Türkiye’de sendikaların durumu, son yıllarda işçi hakları ve çalışma koşulları açısından sorgulanabilir bir noktaya geldi. Sendikaların kuruluş amacı, işçilerin haklarını savunmak ve onların yaşam standartlarını yükseltmekken, birçok sendika yöneticisi bu hedeflerden uzaklaşıp kendi refah ve konfor alanlarına odaklanmış durumda.
Türkiye yeni bir Kamu Çerçeve Protokolü (KÇP) dönemine girmiş olsa da işçi konfederasyonları hâlâ ne bir talepte ne de bir istekte bulunuyor. Hiçbir işçi konfederasyonu, “Kamu işçileri zor durumda; şu şu sorunları vardır. Yeni KÇP için şu kadar taban yevmiye ve şu kadar sosyal hak istiyoruz; şu rakamların altını asla kabul etmeyeceğiz,” diye haykıramıyor. İşçinin talebi şudur diyemeyen sendikal örgütler, işçi sesini çıkarınca veya talepte bulununca adeta işveren ağzıyla konuşmaya başlıyor.

* [Görevler]:
(a) Sendikalar hakkındaki metne göre Türkiye'de sendikaların durumu neden sorgulanabilir bir noktaya gelmiştir? Bir ila üç cümleyle açıklayınız.
(b) Sendikalar hakkındaki metinde “Türkiye’de sendikaların durumu, son” ile “alanlarına odaklanmış durumda.” arasındaki bölümü, bu ifadeler de dahil olmak üzere aynen alıntılayınız.
Yanıtlarınızda yalnızca metni esas alınız.

* [Sunulan Bilgiler]:
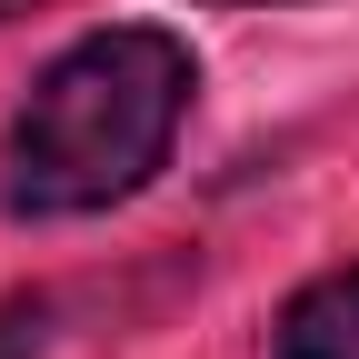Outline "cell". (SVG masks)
<instances>
[{"instance_id": "5b68a950", "label": "cell", "mask_w": 359, "mask_h": 359, "mask_svg": "<svg viewBox=\"0 0 359 359\" xmlns=\"http://www.w3.org/2000/svg\"><path fill=\"white\" fill-rule=\"evenodd\" d=\"M219 11H269V0H219Z\"/></svg>"}, {"instance_id": "6da1fadb", "label": "cell", "mask_w": 359, "mask_h": 359, "mask_svg": "<svg viewBox=\"0 0 359 359\" xmlns=\"http://www.w3.org/2000/svg\"><path fill=\"white\" fill-rule=\"evenodd\" d=\"M200 60L160 20H110L30 80V100L0 130V210L11 219H100L140 200L170 170L190 120Z\"/></svg>"}, {"instance_id": "7a4b0ae2", "label": "cell", "mask_w": 359, "mask_h": 359, "mask_svg": "<svg viewBox=\"0 0 359 359\" xmlns=\"http://www.w3.org/2000/svg\"><path fill=\"white\" fill-rule=\"evenodd\" d=\"M269 359H359V259L320 269L280 299L269 320Z\"/></svg>"}, {"instance_id": "277c9868", "label": "cell", "mask_w": 359, "mask_h": 359, "mask_svg": "<svg viewBox=\"0 0 359 359\" xmlns=\"http://www.w3.org/2000/svg\"><path fill=\"white\" fill-rule=\"evenodd\" d=\"M30 11H60V0H0V20H30Z\"/></svg>"}, {"instance_id": "3957f363", "label": "cell", "mask_w": 359, "mask_h": 359, "mask_svg": "<svg viewBox=\"0 0 359 359\" xmlns=\"http://www.w3.org/2000/svg\"><path fill=\"white\" fill-rule=\"evenodd\" d=\"M30 349H40V299L0 309V359H30Z\"/></svg>"}]
</instances>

* [Uygulama Sonuçları]:
(a) Sendikaların kuruluş amacı işçilerin haklarını savunmak ve yaşam standartlarını yükseltmektir. Buna rağmen birçok sendika yöneticisi bu hedeflerden uzaklaşarak kendi refah ve konfor alanlarına odaklanmıştır. Bu nedenle sendikaların durumu işçi hakları ve çalışma koşulları açısından sorgulanabilir hâle gelmiştir.

(b)
Türkiye’de sendikaların durumu, son yıllarda işçi hakları ve çalışma koşulları açısından sorgulanabilir bir noktaya geldi. Sendikaların kuruluş amacı, işçilerin haklarını savunmak ve onların yaşam standartlarını yükseltmekken, birçok sendika yöneticisi bu hedeflerden uzaklaşıp kendi refah ve konfor alanlarına odaklanmış durumda.